LES FAITS. A l’occasion de la présentation de ses résultats semestriels mercredi, Carrefour a annoncé prendre une participation au capital de Cajoo, la start-up française du quick-commerce. Les modalités sont encore en discussion (à la fois sur les volets capitalistiques et organisationnels) mais l’affaire est entendue : Carrefour veut proposer la livraison ultra-rapide à ses clients. Avec des arguments totalement nouveaux…

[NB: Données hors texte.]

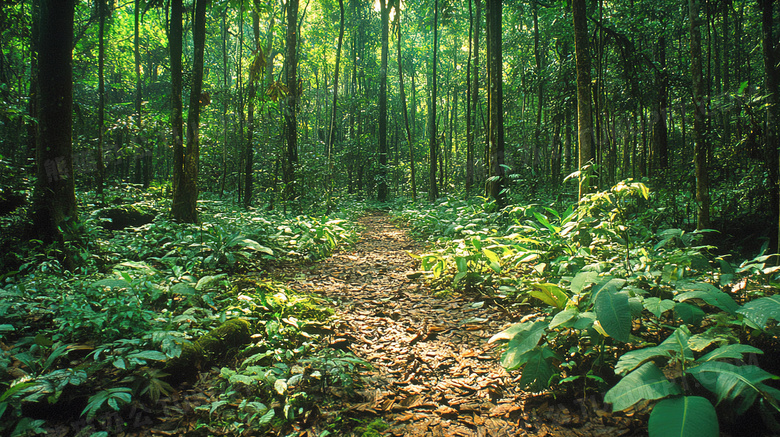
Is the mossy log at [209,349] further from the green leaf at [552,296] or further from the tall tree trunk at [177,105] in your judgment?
the tall tree trunk at [177,105]

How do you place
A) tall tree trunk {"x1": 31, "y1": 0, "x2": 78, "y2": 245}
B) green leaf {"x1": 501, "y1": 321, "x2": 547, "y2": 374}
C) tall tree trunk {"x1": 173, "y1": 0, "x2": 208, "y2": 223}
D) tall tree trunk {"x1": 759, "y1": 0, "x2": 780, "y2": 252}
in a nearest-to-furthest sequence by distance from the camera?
green leaf {"x1": 501, "y1": 321, "x2": 547, "y2": 374} < tall tree trunk {"x1": 31, "y1": 0, "x2": 78, "y2": 245} < tall tree trunk {"x1": 759, "y1": 0, "x2": 780, "y2": 252} < tall tree trunk {"x1": 173, "y1": 0, "x2": 208, "y2": 223}

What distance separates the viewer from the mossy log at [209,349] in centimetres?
226

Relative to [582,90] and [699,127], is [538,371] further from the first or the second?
[699,127]

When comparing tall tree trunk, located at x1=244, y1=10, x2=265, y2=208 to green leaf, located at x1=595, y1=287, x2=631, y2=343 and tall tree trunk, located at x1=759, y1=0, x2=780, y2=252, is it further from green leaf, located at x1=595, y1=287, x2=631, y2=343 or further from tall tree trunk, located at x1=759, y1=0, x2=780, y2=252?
tall tree trunk, located at x1=759, y1=0, x2=780, y2=252

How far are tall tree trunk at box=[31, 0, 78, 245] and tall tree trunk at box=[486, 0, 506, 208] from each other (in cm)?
752

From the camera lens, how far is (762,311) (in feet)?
5.41

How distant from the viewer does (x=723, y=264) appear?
2594 millimetres

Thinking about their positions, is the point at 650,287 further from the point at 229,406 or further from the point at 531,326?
the point at 229,406

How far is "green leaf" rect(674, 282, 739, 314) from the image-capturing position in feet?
6.01

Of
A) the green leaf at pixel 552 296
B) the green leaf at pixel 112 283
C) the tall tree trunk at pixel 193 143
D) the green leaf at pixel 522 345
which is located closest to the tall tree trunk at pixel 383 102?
the tall tree trunk at pixel 193 143

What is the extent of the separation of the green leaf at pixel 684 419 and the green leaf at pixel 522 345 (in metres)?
0.66

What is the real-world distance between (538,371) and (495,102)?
769 centimetres

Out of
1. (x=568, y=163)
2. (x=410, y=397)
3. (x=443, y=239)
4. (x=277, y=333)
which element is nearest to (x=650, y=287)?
(x=410, y=397)

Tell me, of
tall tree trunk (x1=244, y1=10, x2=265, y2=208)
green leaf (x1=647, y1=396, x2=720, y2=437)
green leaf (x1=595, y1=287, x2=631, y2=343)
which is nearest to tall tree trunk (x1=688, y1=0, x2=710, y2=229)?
green leaf (x1=595, y1=287, x2=631, y2=343)
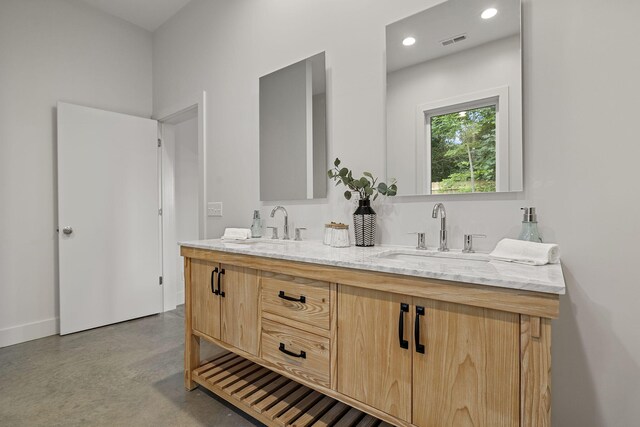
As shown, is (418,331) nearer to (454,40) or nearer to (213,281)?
(213,281)

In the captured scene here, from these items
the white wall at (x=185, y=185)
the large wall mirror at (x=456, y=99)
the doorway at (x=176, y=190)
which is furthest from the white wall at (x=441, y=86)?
the white wall at (x=185, y=185)

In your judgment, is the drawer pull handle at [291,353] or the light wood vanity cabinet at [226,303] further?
the light wood vanity cabinet at [226,303]

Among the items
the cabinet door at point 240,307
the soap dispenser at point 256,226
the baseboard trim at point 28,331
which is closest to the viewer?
the cabinet door at point 240,307

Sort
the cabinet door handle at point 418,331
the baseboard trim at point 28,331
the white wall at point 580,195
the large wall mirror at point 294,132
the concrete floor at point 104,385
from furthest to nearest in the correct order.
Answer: the baseboard trim at point 28,331 < the large wall mirror at point 294,132 < the concrete floor at point 104,385 < the white wall at point 580,195 < the cabinet door handle at point 418,331

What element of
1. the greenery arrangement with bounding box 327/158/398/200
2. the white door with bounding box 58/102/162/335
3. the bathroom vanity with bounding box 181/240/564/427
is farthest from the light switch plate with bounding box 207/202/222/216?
the greenery arrangement with bounding box 327/158/398/200

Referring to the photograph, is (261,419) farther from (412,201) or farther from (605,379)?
(605,379)

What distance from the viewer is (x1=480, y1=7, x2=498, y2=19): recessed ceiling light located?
131 centimetres

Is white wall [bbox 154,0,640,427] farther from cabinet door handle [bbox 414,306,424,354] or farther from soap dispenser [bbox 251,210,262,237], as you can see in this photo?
→ soap dispenser [bbox 251,210,262,237]

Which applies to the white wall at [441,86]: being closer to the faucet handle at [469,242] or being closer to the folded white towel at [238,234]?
the faucet handle at [469,242]

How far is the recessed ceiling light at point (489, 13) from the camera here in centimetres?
131

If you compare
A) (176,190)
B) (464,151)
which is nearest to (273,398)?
(464,151)

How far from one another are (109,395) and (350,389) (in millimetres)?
1535

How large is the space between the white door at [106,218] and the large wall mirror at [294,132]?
5.53 ft

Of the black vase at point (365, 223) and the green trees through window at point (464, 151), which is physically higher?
the green trees through window at point (464, 151)
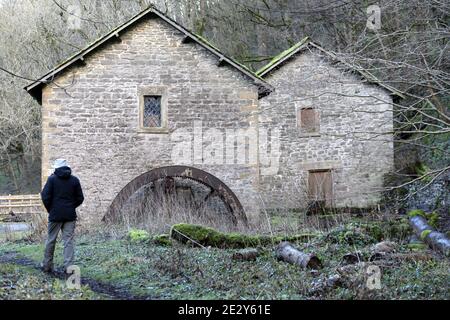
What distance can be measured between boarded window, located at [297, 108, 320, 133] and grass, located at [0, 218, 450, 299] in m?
13.7

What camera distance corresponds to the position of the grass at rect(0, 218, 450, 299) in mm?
7984

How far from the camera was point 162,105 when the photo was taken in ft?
61.7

Avec le quick-commerce, tout va… vite : la livraison vers les consommateurs, garantie en 10 à 15 minutes bien sûr ; mais également la recomposition capitalistique. Suivant l’Allemand Rewe qui a annoncé le mois dernier prendre une participation au capital de Flink, Carrefour s’invite donc chez Cajoo, une start-up qui n’a qu’une demi- année au compteur ! A peine créée, Cajoo est déjà adossée. Le quick-commerce en action…
Quick-commerce : pas question d’attendre pour voir. Il faut y être pour voir !

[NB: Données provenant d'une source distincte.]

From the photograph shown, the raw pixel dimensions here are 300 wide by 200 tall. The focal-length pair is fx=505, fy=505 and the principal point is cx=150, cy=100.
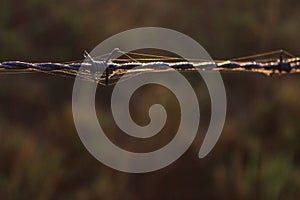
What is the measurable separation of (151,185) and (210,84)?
1.65m

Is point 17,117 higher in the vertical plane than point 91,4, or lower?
lower

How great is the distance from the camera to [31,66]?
6.16 ft

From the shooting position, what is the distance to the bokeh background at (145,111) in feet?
12.8

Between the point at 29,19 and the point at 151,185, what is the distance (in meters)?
3.52

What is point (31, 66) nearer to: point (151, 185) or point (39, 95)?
point (151, 185)

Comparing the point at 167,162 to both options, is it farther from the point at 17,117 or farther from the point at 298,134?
the point at 17,117

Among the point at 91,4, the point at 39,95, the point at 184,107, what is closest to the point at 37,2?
the point at 91,4

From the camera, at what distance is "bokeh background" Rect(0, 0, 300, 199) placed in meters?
3.91

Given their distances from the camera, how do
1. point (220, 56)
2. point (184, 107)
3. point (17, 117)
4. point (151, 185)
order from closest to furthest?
point (151, 185)
point (184, 107)
point (17, 117)
point (220, 56)

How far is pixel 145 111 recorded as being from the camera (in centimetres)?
474

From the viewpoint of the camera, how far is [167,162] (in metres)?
3.98

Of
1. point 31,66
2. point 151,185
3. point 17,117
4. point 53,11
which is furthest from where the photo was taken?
point 53,11

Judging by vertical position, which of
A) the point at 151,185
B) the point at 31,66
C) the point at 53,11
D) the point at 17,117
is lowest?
the point at 31,66

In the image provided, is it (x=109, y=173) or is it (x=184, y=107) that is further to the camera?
(x=184, y=107)
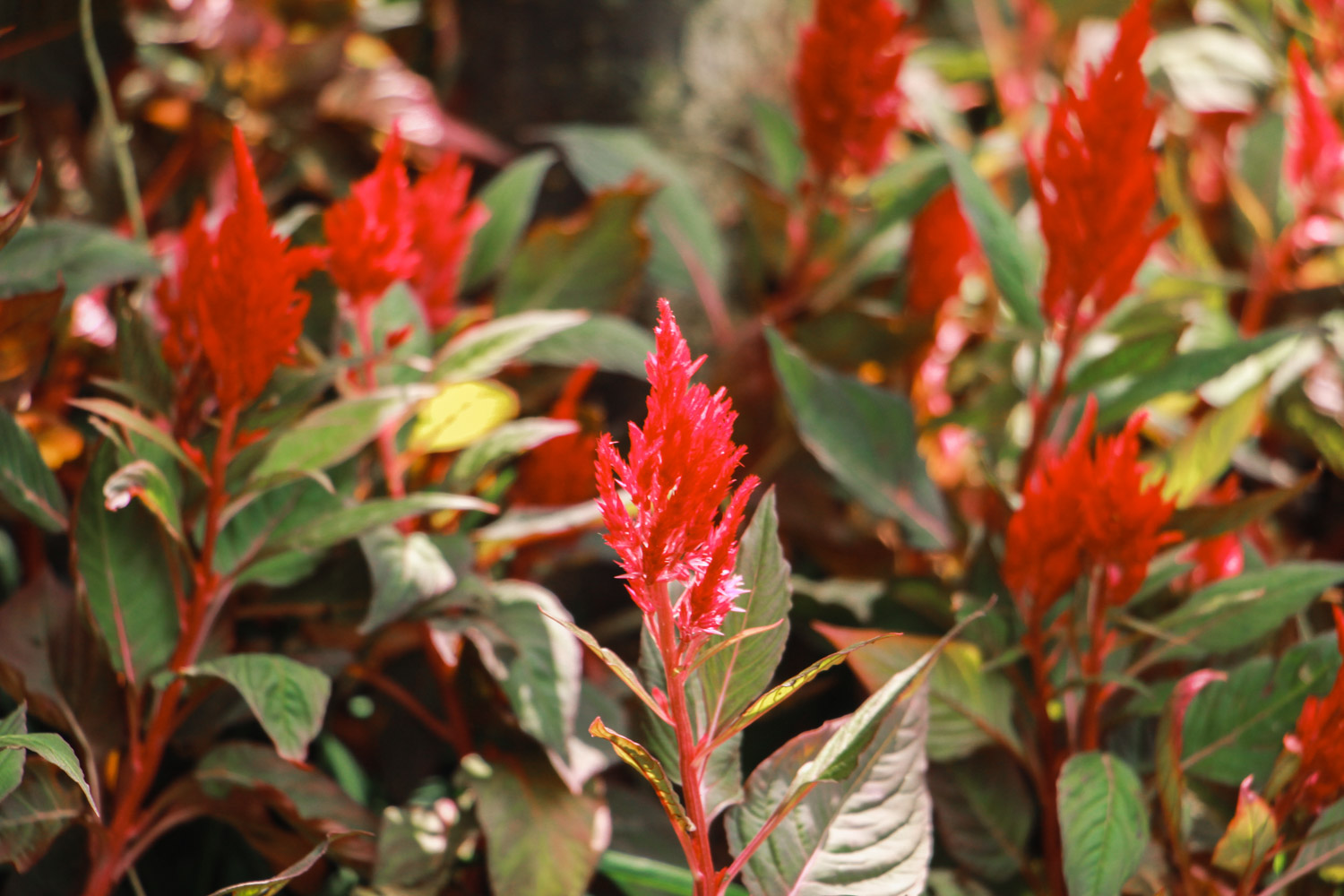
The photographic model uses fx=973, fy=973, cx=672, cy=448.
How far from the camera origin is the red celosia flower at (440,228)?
3.14 feet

Concrètement, et même si les discussions sont encore en cours, Carrefour va apporter à Cajoo ce qui lui manque le plus : du cash (le frenchie est un “prolo” du quick-commerce avec seulement 6 millions d’euros levés en février) et des conditions d’achat. En retour, Cajoo offre à Carrefour une fenêtre sur un nouveau monde. Et l’occasion de briser quelques tabous… C’est ainsi qu’il faut comprendre les explications d’Alexandre Bompard aux Échos. “Je ne sais pas quelle sera la taille du marché ni à quel rythme il va croître mais je sais que Carrefour a des clients qui vont vouloir ce service”. En clair, pas question d’attendre et voir. Il faut y être pour voir ! Sacré changement de dogme pour un groupe et deux présidents (Lars Olofsson et Georges Plassat) qui, sur le drive, avaient courageusement opté pour le “wait & see”. La suite leur a donné tort. Résultat : Carrefour est toujours à la traîne sur le drive et se voit contraint à des efforts XXL pour revenir dans le match, toujours dominé par Leclerc qui, lui, n’avait pas eu d’états d’âme.
Le second tabou que balaie Alexandre Bompard se lit entre les lignes. “Est-ce qu’aujourd’hui c’est rentable ? Bien sûr que non. Est-ce que c’est un investissement intéressant sur le long terme car il va permettre de fidéliser des clients à forte valeur ajoutée ? La réponse est oui”. En l’espèce, le patron de Carrefour met dans le débat une nouvelle approche de la rentabilité d’un distributeur : par client. Jusqu’à lors, la seule lecture de l’efficacité économique d’un retailer se mesurait à l’aune de ses canaux (raison pour laquelle Carrefour a refusé l’obstacle du drive). Dans un métier où 70 % du CA est “encarté”, une autre lecture est possible : le profit par client. C’est, en creux, ce que dit Alexandre Bompard. Et, ça, c’est nouveau.